Elvan Ailesi'nin mesajı
Gezi Direnişi'nde hayatını kaybeden Berkin Elvan'ın ailesinin Suruç Anması için gönderdiği mesaj ise şöyleydi:
"33 genç, 33 dost, 33 düş yolcusu.
"7 yıl önce Suruç'ta dostlarımız kardeşlerimiz çocuklara oyuncak kitap gönderiyorlardı. Katledildiler. çocuklarımızın katilleri hala aramızda dolaşıyorken bugün Suruç'ta katledilen dostlarımız için hala adalet sağlanamadı. Bizler katillerin cezalandırılmasını beklerken gençlerimiz, çocuklarımız, dostlarımız hapsediliyor, cezalandırılıyor, katlediliyor.
"Bu yüzden gençlerimizin adalet mücadelesinde yan yanayız. Katillere, tecavüzcülere ve faşistlere karşı omuz omuzayız. Çünkü biliyoruz ki onlar bir, bizler milyonlarız.Suruç'u unutmayacağız, unutturmayacağız."
"Rahat uyusunlar"
Basın açıklamasının ardından Geri Dönüşüm İşçileri Derneği adına konuşan Ali Mendillioğlu:
"Kaybettiğimiz yoldaşlarımızın ete kemiğe bürünmüş hali olarak buradayız. Suruç'ta ölen arkadaşlarımızı mutsuzlukla anmak onlara haksızlık olur. Onların mezar taşına hüzün meleklerini koymuyoruz. Unutmayalım ki çok yaşamak değil, yaşadığımız süre içerisinde ne işler yaptığımız kıymetli. Bu mücadele bitmedi, bitmeyecek de. Arkadaşlarımız rahat uyusunlar. İsimlerini çocuklarımıza vererek onları yaşatmaya devam edeceğiz."
20 Temmuz'daki mezarlık anmaları
Son olarak söz alan Suruç Aileleri İnisiyatifi ise şunları kaydetti:
"Ne kadar çok birleşirsek o kadar çok kazanır. Dosyaya gizlilik kararı koydular ama Suruç Dostları, sokak sokak gezerek gizlilik kararı kaldırılsın dedi. Bu direniş sayesinde gizlilik kararını kaldırmak zorunda kaldılar. Davayı takip edenler bilir, bizim neredeyse hiçbir talebimiz kabul edilmiyor.

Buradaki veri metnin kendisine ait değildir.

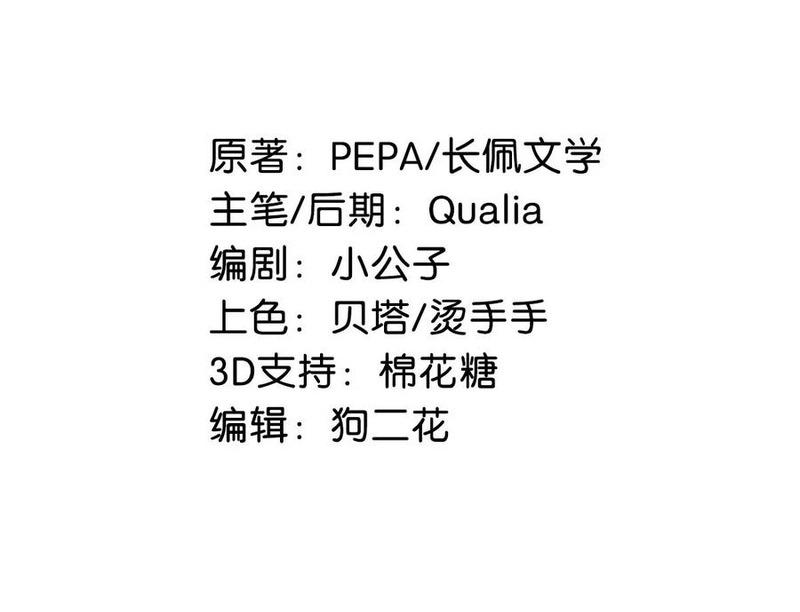 Đọc truyện Tôi và đối tác của tôi [DROP] - Chapter 49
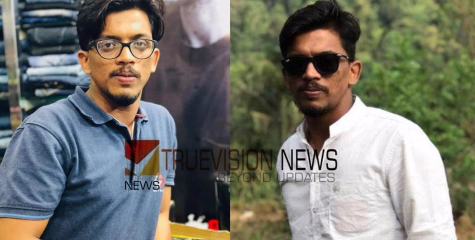 കോഴിക്കോട്  കുറ്റ്യാടിയിലെ മയക്കുമരുന്ന് കേസ്;  പ്രതി പൊലീസ്  പിടിയിൽ 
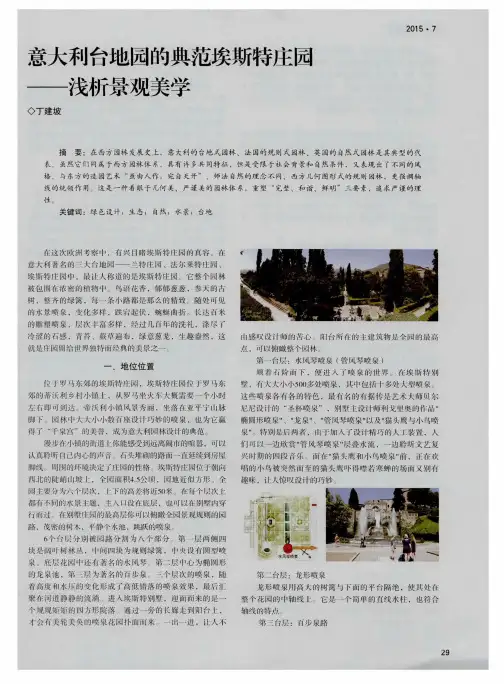 意大利台地园的典范埃斯特庄园--浅析景观美学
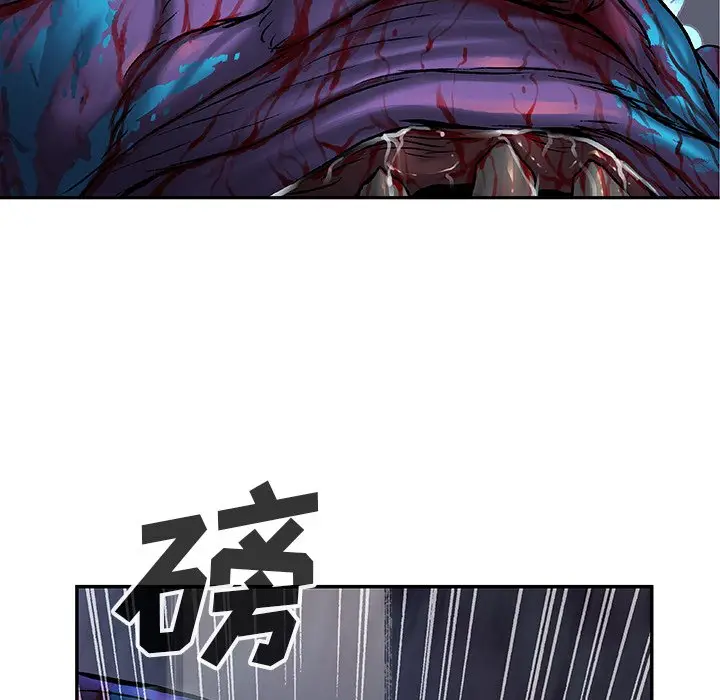 深海兽[顶通]韩漫全集-第 93 话无删减无遮挡章节图片 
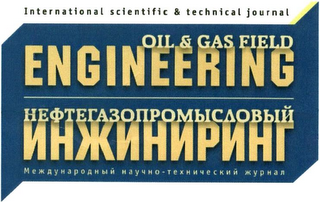 INTERNATIONAL SCIENTIFIC & TECHNICAL JOURNAL OIL & GAS FIELD ENGINEERING logo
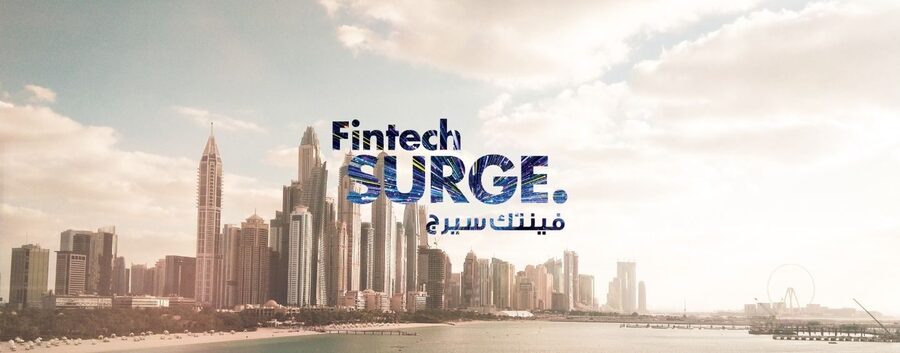 فین تک سرج در جیتکس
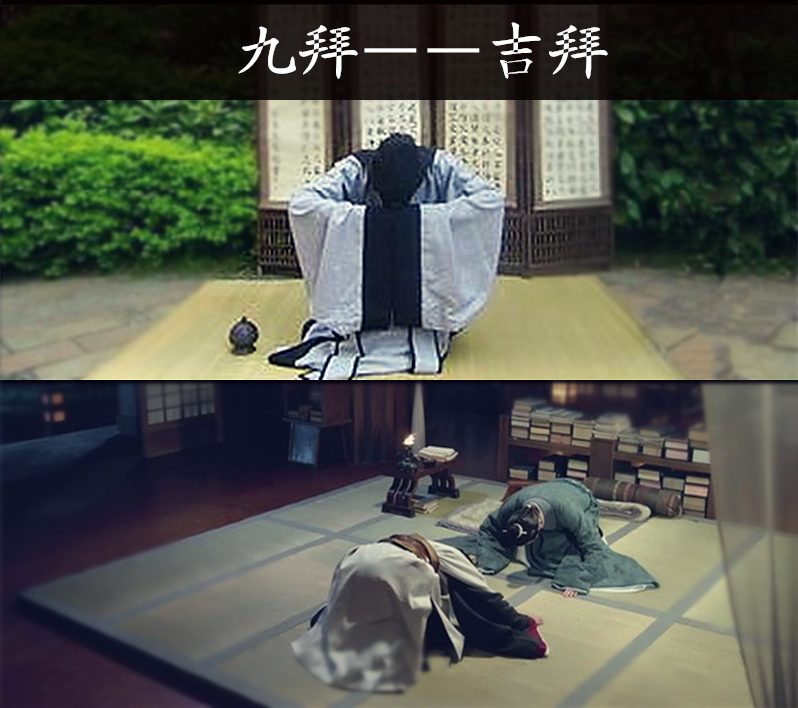  p data-id="go02wczyii">古代的礼拜形式,即稽首,顿首,空首,振动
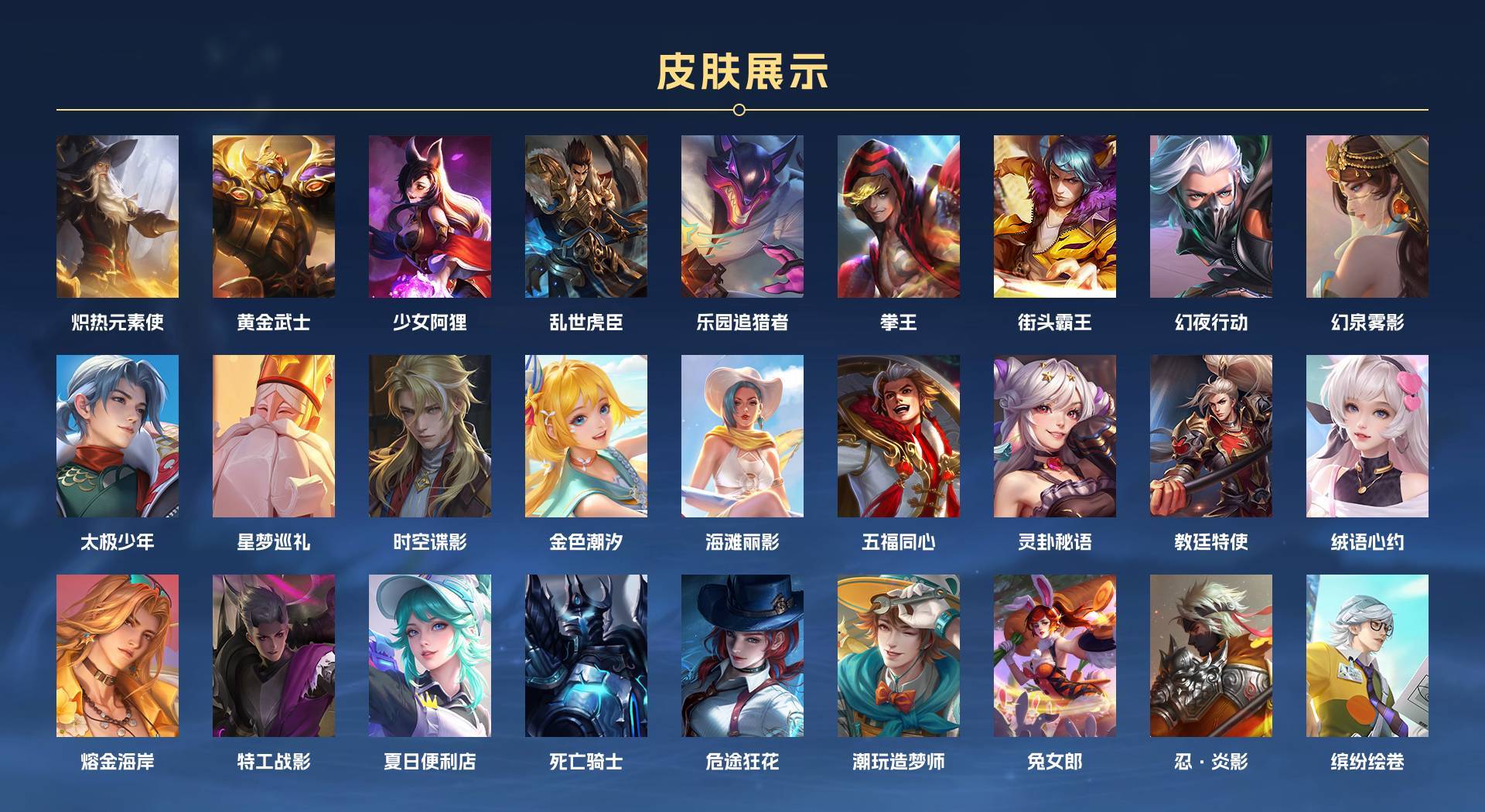 WZ3201909王者荣耀账号详情图4 WZ3201909王者荣耀账号详情图4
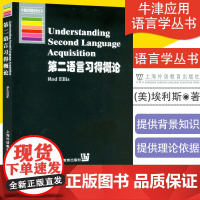 外教社 第二语言习得概论 埃利斯上海外语教育出版社牛津应用语言学 UnderstandingSecondLanguage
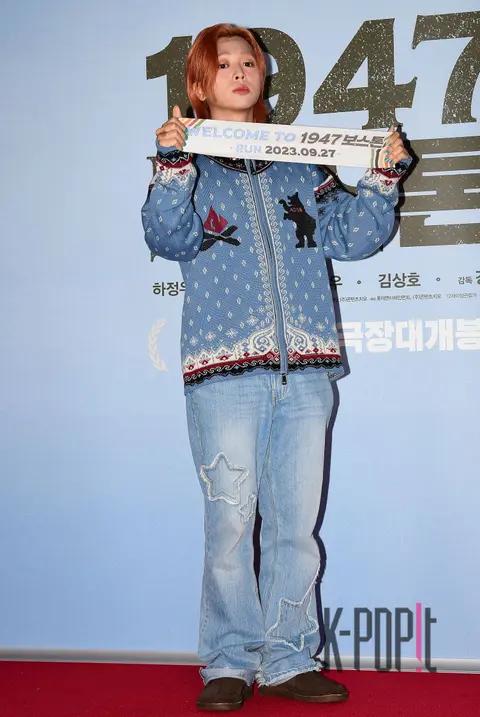 Zior Park — 1947 Boston VIP Premiere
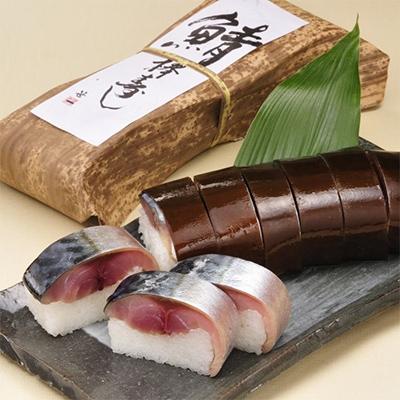 ふるさと納税 紀美野町 紀州和歌山の棒鯖寿司2本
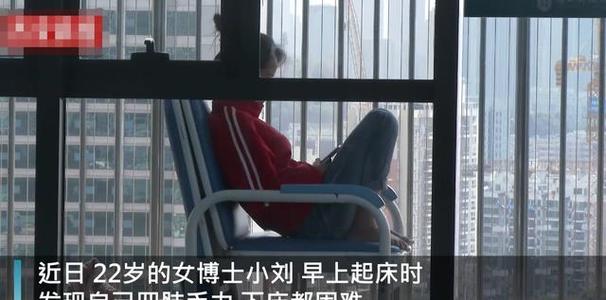 被鬼缠身有什么症状和危害（22岁女博士遭遇鬼缠身）-第1张图片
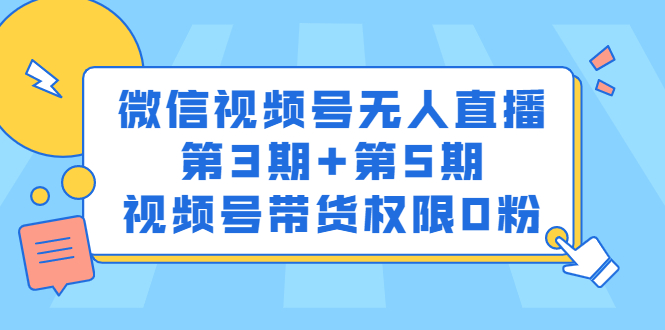 （2436期）微信视频号无人直播第3期+第5期，视频号带货权限0粉插图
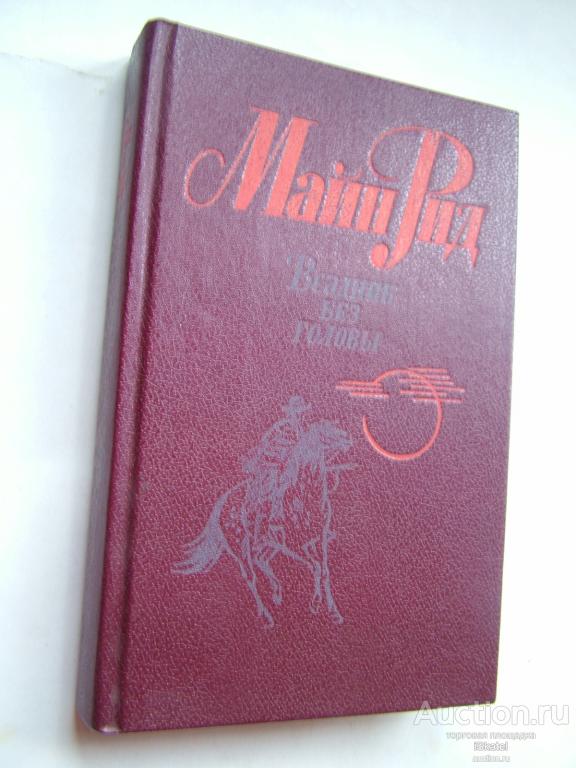 Майн Рид. Всадник без головы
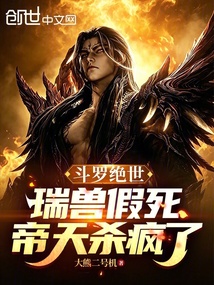 斗罗绝世：瑞兽假死，帝天杀疯了在线阅读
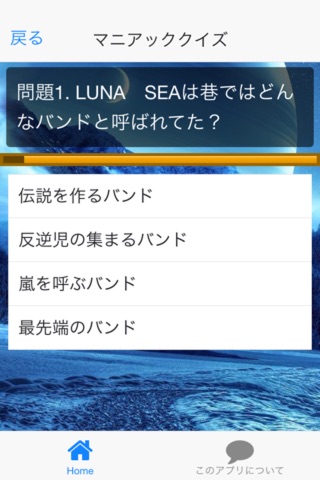 デラックスDXクイズforLUNA SEAルナシー版 screenshot 2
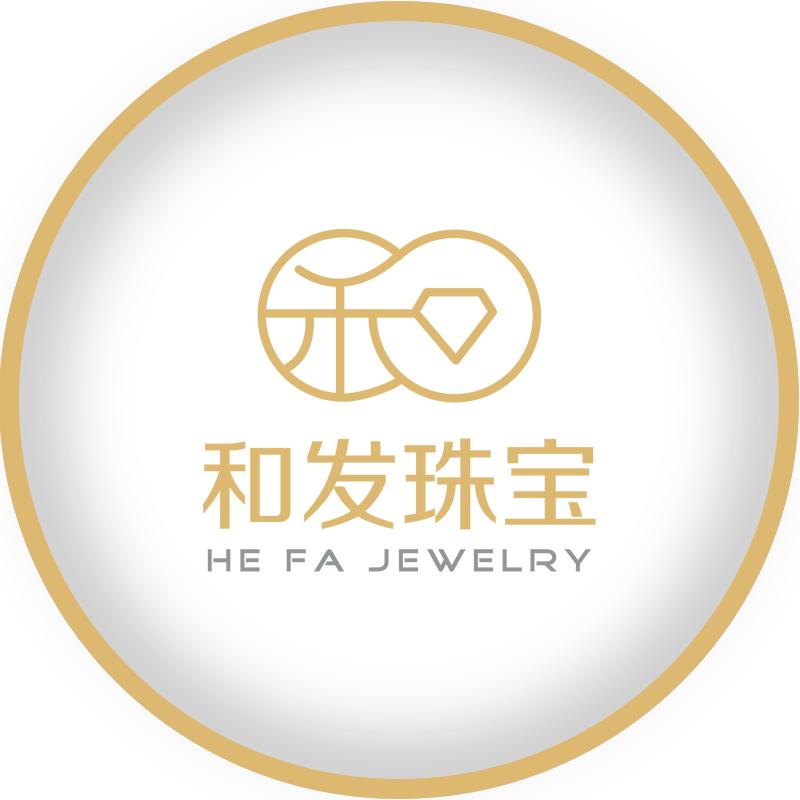 和发珠宝礼品店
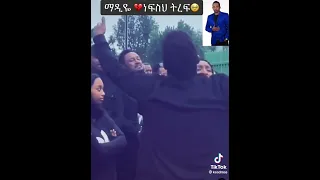 ተወዳጁ አርቲስት ታደለ ሮባ በማዲንጎ ቀብር ላይ ያደረገው አሳፋሪ 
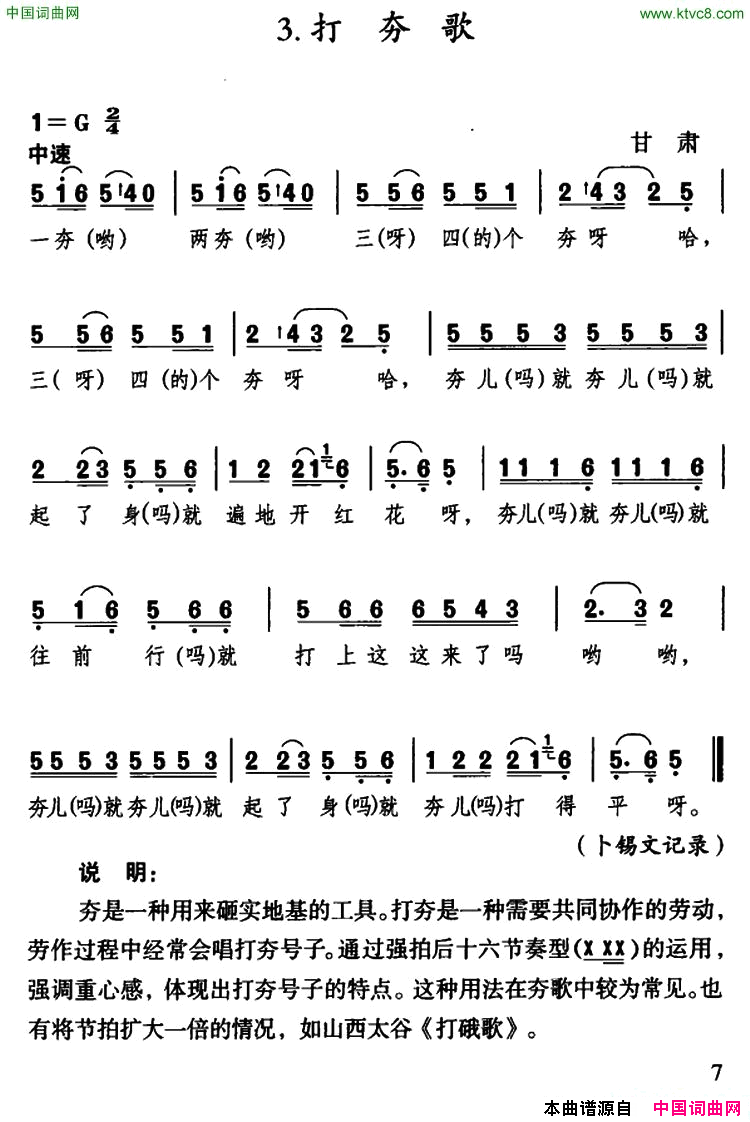 打夯歌甘肃民歌简谱1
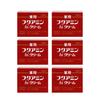 Medicated Futaamine Hi Cream 130g X 6 Pieces Set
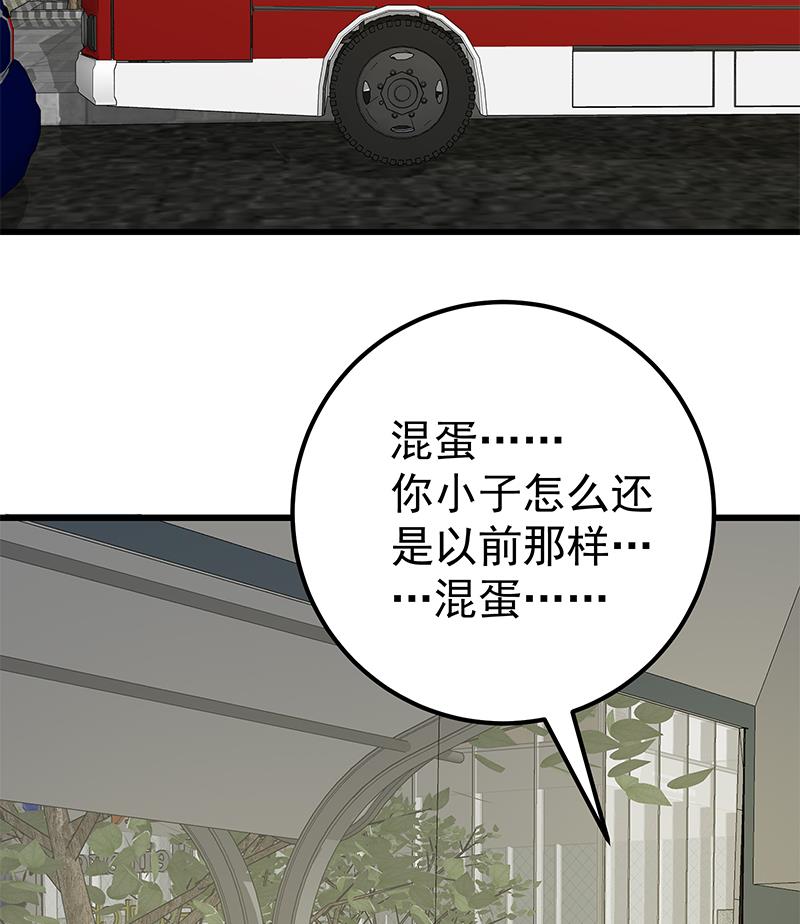 《都是黑丝惹的祸》漫画最新章节第二季 第133话 林露的丝袜展示免费下拉式在线观看章节第【23】张图片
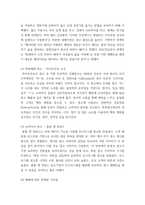 2마케팅커뮤니케이션관리 ) 대중매체, 판촉매체, 뉴미디어 광고 사례를 각각 한 가지씩 선정하여 매체의 특성에 따른 광고효과의 차이가 어떻게 발생하는지 분석하고 마케팅 시사점을 제시하시오-3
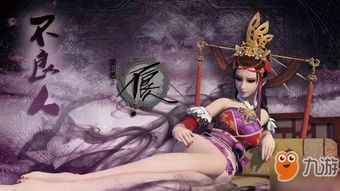 女帝游戏h,一统江山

"Ancak salonlar doldukça mahkeme heyeti de bir o kadar geri adım atıyor. Bundan sonra da davanın akıbetini sokağın gücü belirleyecek. 20 Temmuz günü ölen arkadaşlarımızın mezarlarında, saat 11:50'de onları anmak için buluşuyor olacağız."
Açıklama "Suruç için adalet, herkes için adalet!" sloganıyla, 20 Temmuz saat 19:30'da Kadıköy Süreyya Operası önüne yapılan çağrıyla sonlandırıldı.